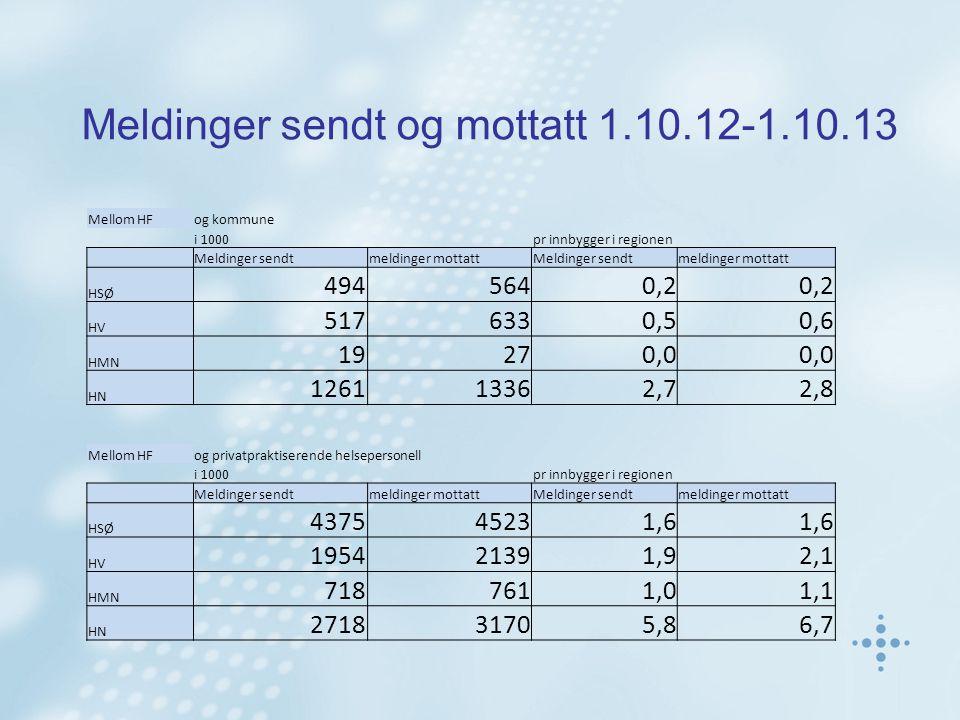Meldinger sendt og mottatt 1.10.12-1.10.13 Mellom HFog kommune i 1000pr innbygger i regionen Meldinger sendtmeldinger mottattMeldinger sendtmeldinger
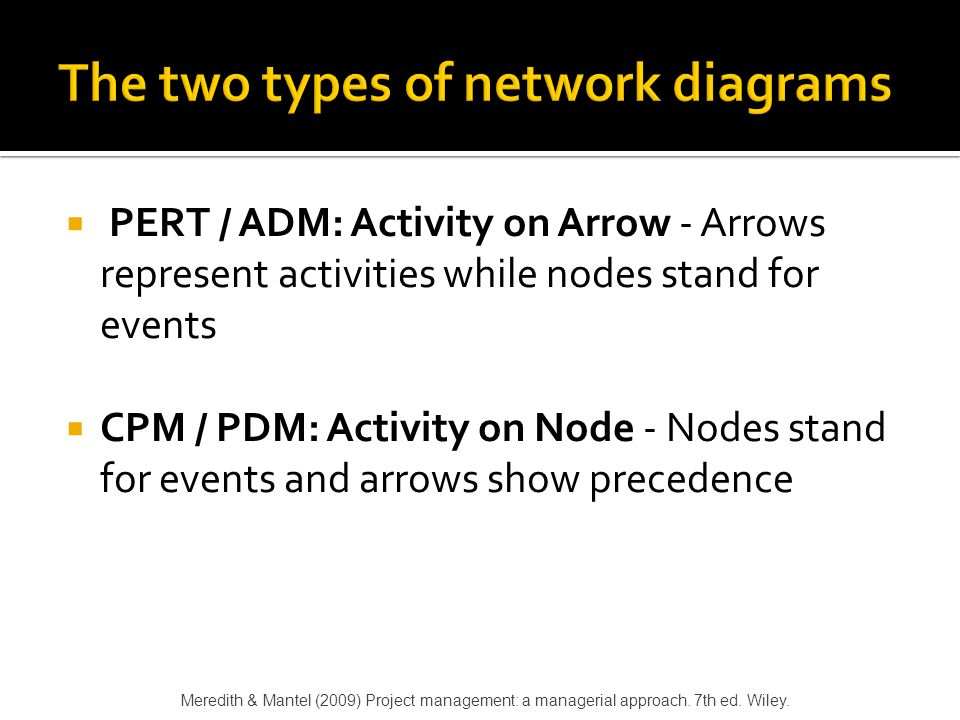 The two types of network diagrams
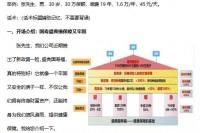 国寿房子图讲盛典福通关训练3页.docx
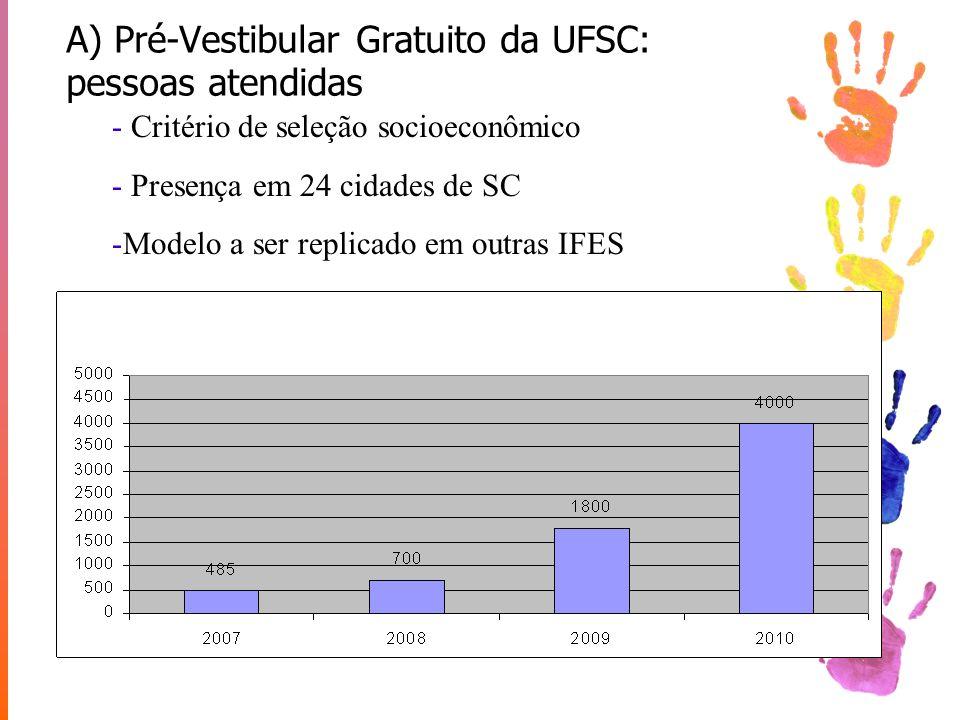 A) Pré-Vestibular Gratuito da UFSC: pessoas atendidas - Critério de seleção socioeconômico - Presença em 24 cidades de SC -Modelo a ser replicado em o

○ ○ ○

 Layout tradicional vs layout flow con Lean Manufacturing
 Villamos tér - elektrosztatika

○ ○ ○

Your assignment:
A verbatim transcription is needed of the lines above, starting at the line with "Layout tradicional vs" and ending at the line with "Villamos tér - elektrosztatika", both included, and of nothing else.

Solution for this problem:
 Layout tradicional vs layout flow con Lean Manufacturing
 Villamos tér - elektrosztatika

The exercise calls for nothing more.